Correlation Between Song Hong and Petrolimex Information
Can any of the company-specific risk be diversified away by investing in both Song Hong and Petrolimex Information at the same time? Although using a correlation coefficient on its own may not help to predict future stock returns, this module helps to understand the diversifiable risk of combining Song Hong and Petrolimex Information into the same portfolio, which is an essential part of the fundamental portfolio management process.

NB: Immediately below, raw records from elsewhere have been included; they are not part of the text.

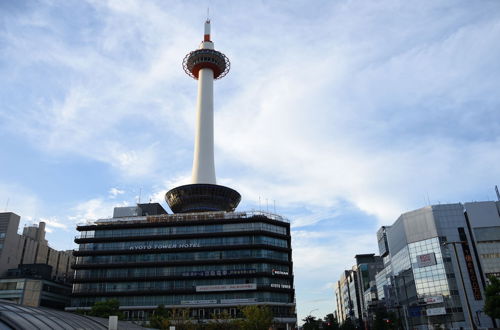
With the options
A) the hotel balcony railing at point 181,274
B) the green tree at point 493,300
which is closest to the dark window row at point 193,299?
the hotel balcony railing at point 181,274

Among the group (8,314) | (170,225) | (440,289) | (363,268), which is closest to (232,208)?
(170,225)

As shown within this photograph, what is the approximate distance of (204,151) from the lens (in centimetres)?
13025

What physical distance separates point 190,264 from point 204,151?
129 ft

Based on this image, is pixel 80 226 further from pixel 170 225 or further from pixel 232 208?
pixel 232 208

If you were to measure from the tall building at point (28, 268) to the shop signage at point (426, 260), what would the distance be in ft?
315

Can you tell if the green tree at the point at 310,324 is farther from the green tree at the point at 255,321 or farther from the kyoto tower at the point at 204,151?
the green tree at the point at 255,321

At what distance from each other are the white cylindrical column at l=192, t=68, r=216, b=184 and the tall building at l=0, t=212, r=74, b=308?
48102 millimetres

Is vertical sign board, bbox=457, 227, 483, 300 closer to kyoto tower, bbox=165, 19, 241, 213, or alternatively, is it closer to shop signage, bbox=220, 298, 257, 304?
shop signage, bbox=220, 298, 257, 304

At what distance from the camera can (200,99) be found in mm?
139625

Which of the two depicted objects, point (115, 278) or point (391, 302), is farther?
point (391, 302)

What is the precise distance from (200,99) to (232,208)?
129 feet

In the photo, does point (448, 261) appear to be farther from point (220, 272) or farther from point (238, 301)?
point (220, 272)

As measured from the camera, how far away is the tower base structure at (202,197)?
120 metres

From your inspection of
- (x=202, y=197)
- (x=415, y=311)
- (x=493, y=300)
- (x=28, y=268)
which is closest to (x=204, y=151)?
(x=202, y=197)
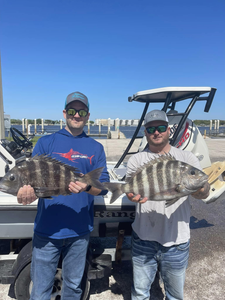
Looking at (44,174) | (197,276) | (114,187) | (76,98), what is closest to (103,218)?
(114,187)

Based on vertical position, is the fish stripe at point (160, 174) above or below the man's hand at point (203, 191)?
above

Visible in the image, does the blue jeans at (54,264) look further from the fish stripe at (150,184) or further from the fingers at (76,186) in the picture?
the fish stripe at (150,184)

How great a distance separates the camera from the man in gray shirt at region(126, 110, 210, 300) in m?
2.01

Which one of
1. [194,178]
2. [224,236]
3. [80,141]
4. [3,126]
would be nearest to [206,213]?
[224,236]

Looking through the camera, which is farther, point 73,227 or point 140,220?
point 140,220

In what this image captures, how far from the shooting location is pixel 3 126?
6.05 metres

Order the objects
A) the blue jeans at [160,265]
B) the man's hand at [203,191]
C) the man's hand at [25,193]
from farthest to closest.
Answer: the blue jeans at [160,265] → the man's hand at [203,191] → the man's hand at [25,193]

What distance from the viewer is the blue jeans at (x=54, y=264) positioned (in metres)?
1.97

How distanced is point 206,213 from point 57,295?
448 centimetres

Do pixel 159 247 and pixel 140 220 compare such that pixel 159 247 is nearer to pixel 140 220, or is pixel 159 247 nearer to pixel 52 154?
pixel 140 220

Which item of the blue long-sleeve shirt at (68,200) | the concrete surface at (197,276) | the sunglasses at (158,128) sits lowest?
the concrete surface at (197,276)

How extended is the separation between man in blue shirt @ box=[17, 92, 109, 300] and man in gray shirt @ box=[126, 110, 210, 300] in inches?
20.8

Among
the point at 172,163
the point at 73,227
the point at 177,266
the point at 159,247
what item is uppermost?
the point at 172,163

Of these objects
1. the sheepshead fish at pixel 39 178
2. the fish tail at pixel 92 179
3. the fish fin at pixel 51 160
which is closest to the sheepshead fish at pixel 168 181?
the fish tail at pixel 92 179
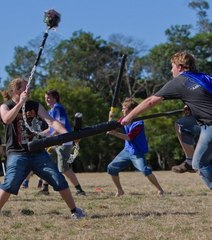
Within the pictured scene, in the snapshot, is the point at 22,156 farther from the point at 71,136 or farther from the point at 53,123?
the point at 71,136

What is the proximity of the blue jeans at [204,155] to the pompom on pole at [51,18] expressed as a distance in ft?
8.08

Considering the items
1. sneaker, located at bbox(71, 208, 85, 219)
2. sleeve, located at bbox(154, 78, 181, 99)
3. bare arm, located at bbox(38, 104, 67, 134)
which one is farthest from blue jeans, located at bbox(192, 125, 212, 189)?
sneaker, located at bbox(71, 208, 85, 219)

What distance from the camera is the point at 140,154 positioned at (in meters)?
10.5

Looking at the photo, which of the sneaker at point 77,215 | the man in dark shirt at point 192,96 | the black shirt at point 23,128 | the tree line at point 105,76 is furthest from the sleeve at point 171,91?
the tree line at point 105,76

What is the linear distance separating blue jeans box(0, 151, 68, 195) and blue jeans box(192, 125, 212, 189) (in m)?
1.83

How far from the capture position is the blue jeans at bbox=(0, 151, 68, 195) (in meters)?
7.19

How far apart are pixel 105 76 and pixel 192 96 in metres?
49.9

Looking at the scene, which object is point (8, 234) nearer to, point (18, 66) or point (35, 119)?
point (35, 119)

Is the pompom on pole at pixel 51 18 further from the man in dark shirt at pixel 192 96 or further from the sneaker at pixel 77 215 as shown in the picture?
the sneaker at pixel 77 215

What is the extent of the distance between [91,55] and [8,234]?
53.9m

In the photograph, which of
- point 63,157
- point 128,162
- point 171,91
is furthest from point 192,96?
point 63,157

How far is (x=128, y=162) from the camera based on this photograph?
10.8 meters

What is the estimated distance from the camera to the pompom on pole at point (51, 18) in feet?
24.2

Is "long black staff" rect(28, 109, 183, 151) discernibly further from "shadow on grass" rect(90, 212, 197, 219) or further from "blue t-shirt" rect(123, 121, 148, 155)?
"blue t-shirt" rect(123, 121, 148, 155)
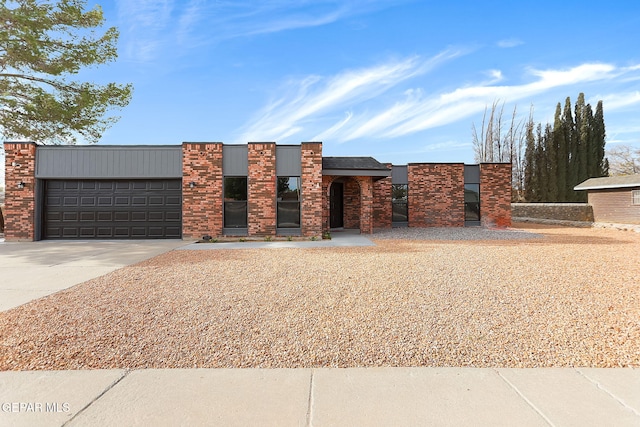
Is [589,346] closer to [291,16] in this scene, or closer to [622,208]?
[291,16]

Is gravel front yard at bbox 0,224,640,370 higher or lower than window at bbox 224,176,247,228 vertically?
lower

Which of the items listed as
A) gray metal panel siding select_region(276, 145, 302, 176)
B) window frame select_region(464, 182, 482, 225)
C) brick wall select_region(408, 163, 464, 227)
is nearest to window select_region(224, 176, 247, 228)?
gray metal panel siding select_region(276, 145, 302, 176)

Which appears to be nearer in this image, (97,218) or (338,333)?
(338,333)

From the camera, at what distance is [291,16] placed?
10.5 metres

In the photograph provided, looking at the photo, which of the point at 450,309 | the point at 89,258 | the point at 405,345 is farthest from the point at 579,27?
the point at 89,258

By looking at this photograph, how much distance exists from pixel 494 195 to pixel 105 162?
18232 mm

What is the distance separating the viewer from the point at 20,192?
12.0m

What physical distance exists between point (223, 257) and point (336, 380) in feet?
20.0

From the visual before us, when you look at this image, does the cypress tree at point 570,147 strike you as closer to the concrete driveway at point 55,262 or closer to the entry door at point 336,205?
the entry door at point 336,205

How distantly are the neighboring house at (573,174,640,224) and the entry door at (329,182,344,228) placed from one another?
48.6ft

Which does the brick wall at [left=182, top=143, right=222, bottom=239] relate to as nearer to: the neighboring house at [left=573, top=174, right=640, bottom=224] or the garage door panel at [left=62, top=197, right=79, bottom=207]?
the garage door panel at [left=62, top=197, right=79, bottom=207]

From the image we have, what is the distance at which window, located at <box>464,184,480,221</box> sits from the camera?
54.8 ft

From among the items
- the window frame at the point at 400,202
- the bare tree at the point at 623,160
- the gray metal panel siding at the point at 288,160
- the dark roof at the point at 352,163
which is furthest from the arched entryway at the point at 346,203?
the bare tree at the point at 623,160

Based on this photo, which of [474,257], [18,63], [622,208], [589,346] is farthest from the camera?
[622,208]
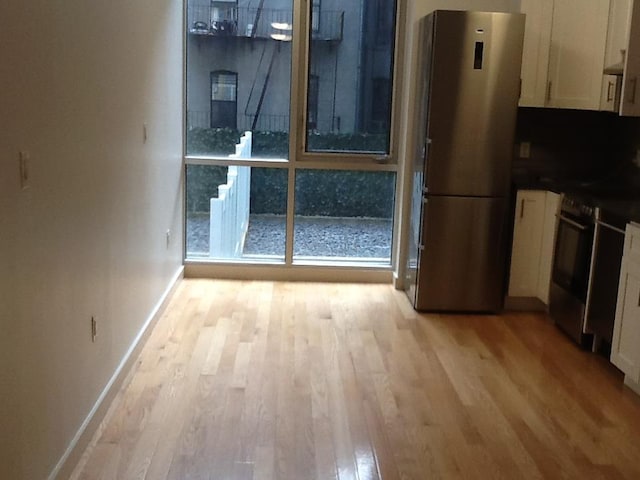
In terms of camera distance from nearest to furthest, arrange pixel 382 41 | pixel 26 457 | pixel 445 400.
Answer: pixel 26 457 < pixel 445 400 < pixel 382 41

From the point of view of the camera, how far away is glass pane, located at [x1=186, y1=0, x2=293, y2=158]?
17.9ft

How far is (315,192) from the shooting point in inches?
223

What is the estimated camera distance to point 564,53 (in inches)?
190

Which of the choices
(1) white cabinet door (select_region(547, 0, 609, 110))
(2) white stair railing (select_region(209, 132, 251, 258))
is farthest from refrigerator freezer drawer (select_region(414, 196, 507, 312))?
(2) white stair railing (select_region(209, 132, 251, 258))

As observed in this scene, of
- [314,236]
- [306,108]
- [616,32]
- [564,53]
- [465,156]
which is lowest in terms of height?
[314,236]

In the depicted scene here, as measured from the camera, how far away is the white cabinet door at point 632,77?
12.3 ft

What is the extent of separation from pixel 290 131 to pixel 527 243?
1.90m

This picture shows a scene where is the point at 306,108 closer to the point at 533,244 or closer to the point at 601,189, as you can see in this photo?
the point at 533,244

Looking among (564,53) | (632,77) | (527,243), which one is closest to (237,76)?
(564,53)

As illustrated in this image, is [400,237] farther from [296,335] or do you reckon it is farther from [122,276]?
[122,276]

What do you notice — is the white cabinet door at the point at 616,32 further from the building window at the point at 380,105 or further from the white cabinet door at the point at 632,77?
the building window at the point at 380,105

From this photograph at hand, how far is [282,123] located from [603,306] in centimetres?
267

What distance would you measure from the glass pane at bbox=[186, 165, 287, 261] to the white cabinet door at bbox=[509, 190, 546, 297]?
1763mm

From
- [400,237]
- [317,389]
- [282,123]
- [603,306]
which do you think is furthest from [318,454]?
[282,123]
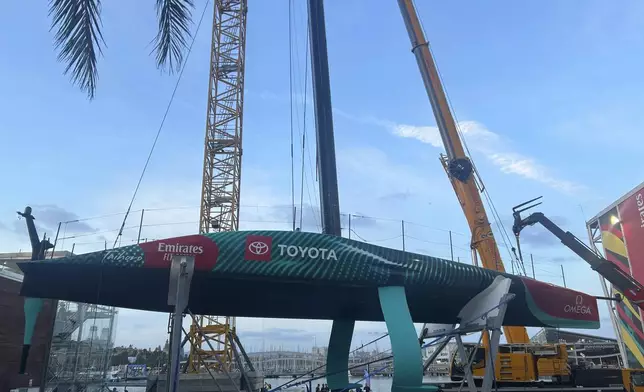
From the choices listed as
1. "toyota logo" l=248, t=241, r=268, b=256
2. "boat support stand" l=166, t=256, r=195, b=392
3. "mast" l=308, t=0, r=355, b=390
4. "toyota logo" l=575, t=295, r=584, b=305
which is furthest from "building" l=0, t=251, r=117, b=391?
"toyota logo" l=575, t=295, r=584, b=305

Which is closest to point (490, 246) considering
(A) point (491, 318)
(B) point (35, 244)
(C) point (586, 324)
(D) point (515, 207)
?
(D) point (515, 207)

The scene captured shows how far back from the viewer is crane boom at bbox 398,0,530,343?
20219 millimetres

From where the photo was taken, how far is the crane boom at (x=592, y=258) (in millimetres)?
18000

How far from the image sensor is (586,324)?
1500 centimetres

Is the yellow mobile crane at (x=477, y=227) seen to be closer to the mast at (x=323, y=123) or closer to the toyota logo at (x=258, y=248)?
the mast at (x=323, y=123)

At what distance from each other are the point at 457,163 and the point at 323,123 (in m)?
7.88

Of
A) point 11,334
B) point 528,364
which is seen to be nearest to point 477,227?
point 528,364

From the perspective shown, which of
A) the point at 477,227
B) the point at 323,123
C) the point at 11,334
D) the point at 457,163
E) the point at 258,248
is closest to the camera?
the point at 258,248

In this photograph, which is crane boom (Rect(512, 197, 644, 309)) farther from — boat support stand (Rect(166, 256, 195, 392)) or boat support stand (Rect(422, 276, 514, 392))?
boat support stand (Rect(166, 256, 195, 392))

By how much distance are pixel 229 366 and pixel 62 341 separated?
33.5 ft

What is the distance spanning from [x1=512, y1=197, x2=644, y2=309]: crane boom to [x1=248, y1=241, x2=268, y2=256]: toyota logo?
12312 millimetres

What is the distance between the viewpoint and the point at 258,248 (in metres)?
11.4

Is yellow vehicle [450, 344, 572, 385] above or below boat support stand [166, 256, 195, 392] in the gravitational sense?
below

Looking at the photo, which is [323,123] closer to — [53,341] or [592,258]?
[592,258]
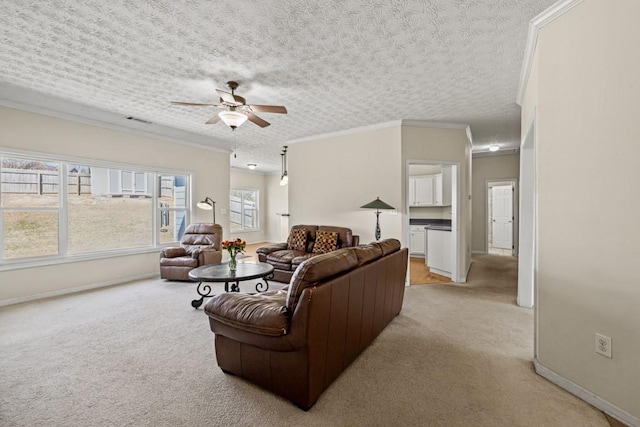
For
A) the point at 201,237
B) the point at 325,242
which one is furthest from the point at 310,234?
the point at 201,237

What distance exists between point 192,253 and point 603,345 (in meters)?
5.09

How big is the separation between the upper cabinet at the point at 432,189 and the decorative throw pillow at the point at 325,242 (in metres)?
3.59

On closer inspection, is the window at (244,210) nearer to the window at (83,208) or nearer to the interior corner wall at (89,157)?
the interior corner wall at (89,157)

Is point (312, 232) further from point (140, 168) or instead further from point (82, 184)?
point (82, 184)

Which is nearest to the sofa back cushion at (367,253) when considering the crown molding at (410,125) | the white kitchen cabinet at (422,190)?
the crown molding at (410,125)

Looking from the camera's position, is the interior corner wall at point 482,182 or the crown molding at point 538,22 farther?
the interior corner wall at point 482,182

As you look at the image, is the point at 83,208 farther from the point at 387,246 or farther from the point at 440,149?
the point at 440,149

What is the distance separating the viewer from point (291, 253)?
4895 mm

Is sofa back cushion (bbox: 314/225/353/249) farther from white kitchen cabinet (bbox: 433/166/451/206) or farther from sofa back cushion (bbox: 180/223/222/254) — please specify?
white kitchen cabinet (bbox: 433/166/451/206)

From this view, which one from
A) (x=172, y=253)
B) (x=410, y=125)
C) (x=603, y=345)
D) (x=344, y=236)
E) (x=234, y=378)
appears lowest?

By analyzing existing cross correlation between Song Hong Garment and Petrolimex Information Technology, you can compare the effects of market volatilities on Song Hong and Petrolimex Information and check how they will diversify away market risk if combined in the same portfolio for a given time horizon. You can also utilize pair trading strategies of matching a long position in Song Hong with a short position of Petrolimex Information. Check out your portfolio center. Please also check ongoing floating volatility patterns of Song Hong and Petrolimex Information.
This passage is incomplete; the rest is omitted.